John Mason Neale, an Anglican priest, scholar, and hymn-writer, translated many ancient hymns, including the Christmas classic "Of the Father’s love begotten." He was also  responsible  for much of the translation of the  Advent hymn "O come, O come,  Emmanuel," based on the "Great  O  Antiphons"   for   the  week preceding  Christmas.   Neale’s  most   enduring   and   widely known legacy is probably his own original Christmas contributions,  most notably  "Good Christian men, rejoice" and his Boxing Day carol, "Good King Wenceslas."

 

The  Anglican  priest  Charles Wesley penned the classic "Hark!

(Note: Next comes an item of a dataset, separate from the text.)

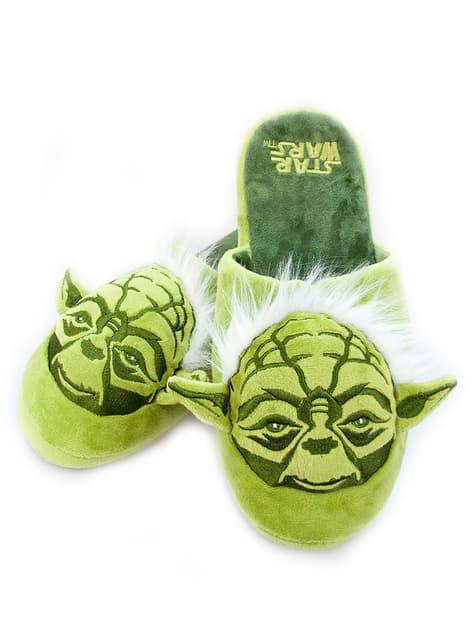 Bačkory Yoda pro ženy – Star Wars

The herald angels sing."  The original words were reworked by his friend and fellow priest a George Whitfield into the verses familiar to us today. The "Father of English   Hymnody"   Isaac Watts , a nonconformist minister in the Church of England, wrote the famous carol "Joy to the world!" Anglican bishop Christopher Wordsworth penned the famous carol, "Sing, O sing, this blessed morn."

Christina Rossetti was an Eng­lish poet and a devout Anglo-Catholic. Two of her poems, "In the bleak midwinter" and "Love came down at Christmas," became popular Christmas car­ols. Cecil Alexander, wife of a bishop in the Church of England, wrote the hymn "Once in Royal David’s city." Nahum Tate, the son of a priest and England‘s poet laureate, wrote the hymn "While shepherds watched their flocks by night." At the age of twenty-nine, English writer and Anglican layman William Chatterton Dix was struck with a sudden near-fatal illness and confined to bed rest for several months. While his illness result­ed in a deep depression, out of his traumatic experience, he wrote the lovely carol "What Child is this?"

 

What would Christmas be like without Anglicans?